Geomatics to Geomantics
From my memory (which is, unfortunately, diming with each passing year) the word “geomatics”, defined as the automation of geography, was first coined in French (Québec) as géomatique and then translated into English as geomatics. By my recollection, the word had little uptake outside of Canada and even less in the United States. I know that we started the Geomate project at MacDonald Dettwiler in the early 1990’s and that Geomatic was an alternate name to Geomate, but I don’t recall which word had more currency at the time.
As we move toward the middle of the second decade of the 21st century (I can’t believe I am saying that), it has occurred to me that Geomantics (the fusion of semantics and geography through automation) might be a word whose time has come, although I must confess it has an antique sound to it.
What might Geomantics be about? What standards and technologies might it embrace? How can we infuse more meaning into our modeling of geography so that searches can be more specific and meaningful, and so that the information we find can be a better fit for our applications?
When I first started working on the Geography Markup Language (GML) in 1998, we were in the midst of a new Internet that was driven largely by the emergence of XML and XML-related standards. Of particular concern was the ability to express more meaning about web pages, so that the semantic web might come into existence. A discussion with Tim Berners-Lee at the time convinced me that RDF/RDFS was the right way to go. The initial version of GML was written in RDFS, and carried the key ideas of application schemas, remote property values, and the object-property-value structure. The whole intent at the time was to be able to express meaning in relation to geography, with the belief that this was key to achieving wide area interoperability.
Intervening history has proven this assumption to be correct. While GML has blossomed as a data modeling language, leading to or providing the encoding of many concrete data languages such as CityGML, AIXM (aviation), DIGGS (geotechnical), GeoSciML, SensorML, etc., it has been less successful as a language for the general capture of meaning, something which is essential in all forms of wide area data integration, whether across an enterprise or across the globe.
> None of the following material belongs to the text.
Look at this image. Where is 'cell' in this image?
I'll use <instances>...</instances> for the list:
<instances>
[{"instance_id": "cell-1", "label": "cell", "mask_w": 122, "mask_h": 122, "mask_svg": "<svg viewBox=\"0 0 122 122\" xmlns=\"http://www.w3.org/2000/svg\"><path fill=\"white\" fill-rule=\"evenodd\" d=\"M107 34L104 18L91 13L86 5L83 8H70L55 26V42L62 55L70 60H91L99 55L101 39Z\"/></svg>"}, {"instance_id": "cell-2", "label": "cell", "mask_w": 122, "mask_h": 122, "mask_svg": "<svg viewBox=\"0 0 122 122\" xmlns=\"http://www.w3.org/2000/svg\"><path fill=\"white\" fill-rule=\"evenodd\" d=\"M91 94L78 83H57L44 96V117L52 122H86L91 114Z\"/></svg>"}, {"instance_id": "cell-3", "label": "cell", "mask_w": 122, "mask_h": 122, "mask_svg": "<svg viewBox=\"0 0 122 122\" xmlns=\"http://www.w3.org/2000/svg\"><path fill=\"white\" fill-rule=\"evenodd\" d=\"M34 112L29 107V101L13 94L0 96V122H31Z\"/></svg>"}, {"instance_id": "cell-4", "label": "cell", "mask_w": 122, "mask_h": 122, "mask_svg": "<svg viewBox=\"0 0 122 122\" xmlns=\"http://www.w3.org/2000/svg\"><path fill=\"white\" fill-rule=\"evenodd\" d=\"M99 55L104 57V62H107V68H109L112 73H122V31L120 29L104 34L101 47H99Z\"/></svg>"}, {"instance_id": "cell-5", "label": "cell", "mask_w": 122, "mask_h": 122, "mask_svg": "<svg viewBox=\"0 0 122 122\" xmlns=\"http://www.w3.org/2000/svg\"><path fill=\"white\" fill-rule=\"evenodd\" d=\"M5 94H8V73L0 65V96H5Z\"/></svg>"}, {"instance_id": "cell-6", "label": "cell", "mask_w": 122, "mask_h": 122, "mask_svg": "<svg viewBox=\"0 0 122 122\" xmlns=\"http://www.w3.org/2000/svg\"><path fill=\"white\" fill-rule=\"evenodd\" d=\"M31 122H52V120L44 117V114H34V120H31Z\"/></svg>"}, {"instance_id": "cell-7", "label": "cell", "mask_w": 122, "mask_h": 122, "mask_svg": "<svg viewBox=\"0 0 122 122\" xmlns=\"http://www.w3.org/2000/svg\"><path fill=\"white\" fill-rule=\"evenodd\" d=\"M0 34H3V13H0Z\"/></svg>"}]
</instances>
In my view, it is time to consider other ideas in relation to GML to infuse meaning into our models of geography.
One of these ideas is the use of the CSW-ebRIM data model. Note that I emphasize the data model, and that I am not talking at this point about catalogues, or registries, or even about web service interfaces. The CSW-ebRIM data model is a good mechanism for the expression of geomantics. It provides a generic object type called a RegistryObject, which provides a globally unique identifier, and to which one can attach properties, including geometric properties using GML. Typed objects, called ExtrinsicObjects, can be created with properties and can be used to represent various kinds of business objects, much like the notion of a GML feature. Here, however, the similarities end, and the value of CSW-ebRIM for geomantics begins. In CSW-ebRIM, there is the notion of a classification scheme (a.k.a. taxonomy or tagging), and any registry object can be classified according to such a taxonomy, which provides additional meaning to the data object. Moreover, a given registry object can be classified under multiple taxonomies at the same time, thus expressing different semantic aspects of the object. For example, the Jazz Club might be classified as a restaurant, a music venue, and a night club all at the same time. It is just not possible to do this in any remotely convenient way with GML.
CSW-ebRIM taxonomies (classification schemes) themselves can have properties, including geospatial properties, as can each of the categories (called C-Nodes) that make up the taxonomy. A taxonomy of wage categories might have the properties upper wage and lower wage for each category. Similarly, a taxonomy of soil types could have a multi-polygon valued property providing the spatial distribution of each category of soil type.
CSW-ebRIM also makes it easy to express relationships between objects. This is done using CSW-ebRIM Associations. For example, one can associate the Jazz Club to the building in which it is located, or to the home band that plays in it, or the menu of its restaurant. These Associations can also have properties, including geospatial ones. Associations can even be used to express the relationships between the categories of different classification schemes.
It should be clear that CSW-ebRIM is a powerful vehicle for the expression of meaning in relation to geography, and this is only half the story. Look for more articles on Geomantics in this space in the future.